Wednesday, 21 September 2011

Foundation

There were a couple of reasons, or plans, I had in mind when I decided I'd start a sex journal.
It originally started on Tumblr, which still exists in a mostly-abandoned form that I may revive at some point (possibly merge with this). Though it mainly focused on pictures, which is what Tumblr seems to do best. Plus, it was easier to follow other Tumblr blogs with an account. Having updates appear on your dashboard is more convenient than having to check each blog separately.

The second was that while looking at different blogs, I found the ones I liked the best were the ones that had a bit more than just pictures. Like personal stories from the blogger. As nice as pictures are, I guess there's just something about hearing other people's personal stories that makes it more interesting. So I wanted to do that with my own blog by adding captions to relevant pictures. This blog, however, will probably be light on pictures. They were never pictures I had taken myself anyway, so I thought I might as well focus on what was original and unique to me.

Third was talking about my own sex life. There's not many people (especially when I started the original blog) who I felt I could talk to about it, and I had kept these kind of thoughts bottled up for a long time before then. Even the people who I do talk to about it, I hide certain elements. So in lieu of people I knew well, throwing it out there to complete strangers was a start. Writing it down and putting it out there, even if no one did read it (and I don't expect to have thousands of followers or anything), was one way of doing something about it. Being anonymous helps speak more freely than when the words are attached to the identity you have to live with.

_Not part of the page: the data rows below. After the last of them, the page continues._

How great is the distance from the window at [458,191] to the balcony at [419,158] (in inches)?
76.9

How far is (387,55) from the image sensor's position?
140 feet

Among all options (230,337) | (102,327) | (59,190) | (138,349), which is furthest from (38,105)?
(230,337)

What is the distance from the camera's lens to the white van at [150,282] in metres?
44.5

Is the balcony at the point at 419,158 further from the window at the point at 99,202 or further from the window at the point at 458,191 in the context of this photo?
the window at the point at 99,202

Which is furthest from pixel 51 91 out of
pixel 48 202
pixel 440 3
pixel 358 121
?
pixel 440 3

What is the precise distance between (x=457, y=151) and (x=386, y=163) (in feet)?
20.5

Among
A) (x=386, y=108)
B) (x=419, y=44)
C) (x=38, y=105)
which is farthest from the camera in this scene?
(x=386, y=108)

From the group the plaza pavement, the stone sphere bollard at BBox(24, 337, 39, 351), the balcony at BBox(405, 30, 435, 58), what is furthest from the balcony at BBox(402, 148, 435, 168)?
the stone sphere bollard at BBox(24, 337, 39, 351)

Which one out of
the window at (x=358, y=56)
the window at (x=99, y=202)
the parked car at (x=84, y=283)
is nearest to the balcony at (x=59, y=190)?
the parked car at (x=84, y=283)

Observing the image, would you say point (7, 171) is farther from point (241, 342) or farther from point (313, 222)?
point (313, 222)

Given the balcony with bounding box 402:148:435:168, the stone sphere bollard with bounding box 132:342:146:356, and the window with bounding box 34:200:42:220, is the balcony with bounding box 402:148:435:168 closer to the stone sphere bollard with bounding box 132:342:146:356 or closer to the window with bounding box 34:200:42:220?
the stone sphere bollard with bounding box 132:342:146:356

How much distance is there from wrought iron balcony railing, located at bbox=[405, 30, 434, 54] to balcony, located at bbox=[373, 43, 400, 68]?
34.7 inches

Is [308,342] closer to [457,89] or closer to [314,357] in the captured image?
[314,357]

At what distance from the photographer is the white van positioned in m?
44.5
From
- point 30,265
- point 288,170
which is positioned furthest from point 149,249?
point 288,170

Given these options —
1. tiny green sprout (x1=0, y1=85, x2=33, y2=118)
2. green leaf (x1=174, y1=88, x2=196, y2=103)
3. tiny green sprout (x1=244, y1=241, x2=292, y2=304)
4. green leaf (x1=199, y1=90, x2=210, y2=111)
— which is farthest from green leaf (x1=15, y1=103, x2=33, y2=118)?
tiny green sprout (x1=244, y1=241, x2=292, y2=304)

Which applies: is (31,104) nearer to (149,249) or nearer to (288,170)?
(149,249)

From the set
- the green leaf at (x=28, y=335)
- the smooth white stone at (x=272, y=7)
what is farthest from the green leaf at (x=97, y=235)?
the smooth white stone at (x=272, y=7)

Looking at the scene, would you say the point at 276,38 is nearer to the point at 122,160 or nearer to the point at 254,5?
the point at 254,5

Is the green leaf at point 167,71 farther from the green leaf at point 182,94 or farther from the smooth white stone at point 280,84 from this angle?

The fourth, and one of the reasons for this reboot, was rather than just recounting my sex life, to try and sort out my thoughts about sex topics I've been thinking about. I'm still finding my way through life, so there's a lot of things I haven't figured out yet. I find writing about my feelings/questions/worries about a topic I'm trying to figure out helps to get my thoughts in order a bit. (Though maybe not a lot of order.) In a better world, some comments offering the reader's views, experiences, or insights into the topic would be nice. But in this world, maybe just writing them down will help in some way.

I don't think I will update an awful lot, but hopefully at least once a week. At least not at the moment, since circumstances in my life are cutting into the time and chances I have for having sex to write about. It's not been that wild a sex life, anyway. Honestly, most of it would be either past stories (possibly with some question or opinion formed from the experience) or my thoughts and ramblings on sex related subjects. If you're hoping for a lot of nice and erotic stories, you'll probably have better luck elsewhere. Some posts might contain no sex at all, though probably will relate to it in some way.

As for the blog title: 'Ameinias' is the name of a man given in some accounts of the Greek myth of Narcissus, who appears as one of Narcissus' jilted lovers who then kills himself in front of Narcissus' home. I like mythology and am gay, that's all there is to that. But the story does fit in with the next part. 'Melancholia' has a bit of a personal meaning for me in the past, a worldview I'm trying to move beyond into something more positive and productive. And a lesser, superficial one at the moment I'm writing this. Melancholy might be a good way to describe some of the things I've written for this so far. I never have been that good at coming up with titles, though. Could have done with something simplier, looking at it now, but I'm not going through all that work to make another blog now.